Writing queries that are optimized

When writing a query there are basic parts:
1) the result set
2) the tables to get the data from
3) the where clause – provides filtering
4) group by for grouping data to be aggregated.


This article will discuss areas 2 and 3 since that’s where most query optimizations occur.

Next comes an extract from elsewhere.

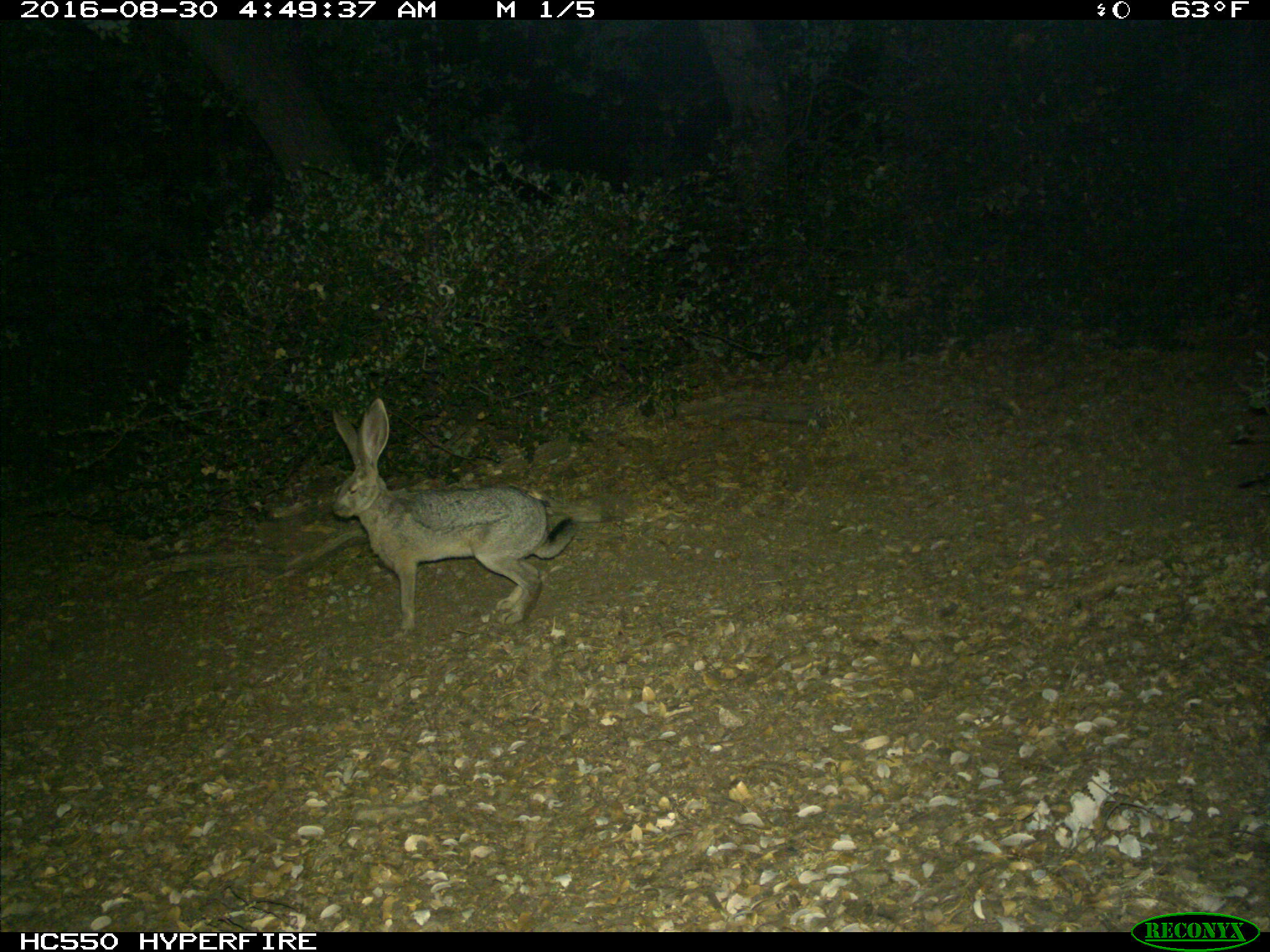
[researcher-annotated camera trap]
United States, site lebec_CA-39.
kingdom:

Joining Tables efficiently:

Mysql has a practical limit to the number of tables you should join.  It is 10 (some opinions differ).
While Mysql can join more than that but statement performance may suffer due to the calculation of the statement execution plan.  The more tables Mysql has to deal with, the greater number of plans it has to explore when deciding
on how to execute the statement.

When you join 2 tables you want to make sure the columns you join on are indexed in at least of of the tables.
If the columns are indexed, Mysql can find the row in the joined table quickly via an index lookup.

Ex:
    Select xxx,yyy,xxx
    from table_a
    join table_b on table_b.indexed_column = table_a.indexed_column

In this example the column ‘indexed_column’ represents a column that has an index on it in 
table_a and/or table_b.

So for each row in table_a, the select will quickly find the matching row in table_b due to the join condition which is on the ‘indexed_column’.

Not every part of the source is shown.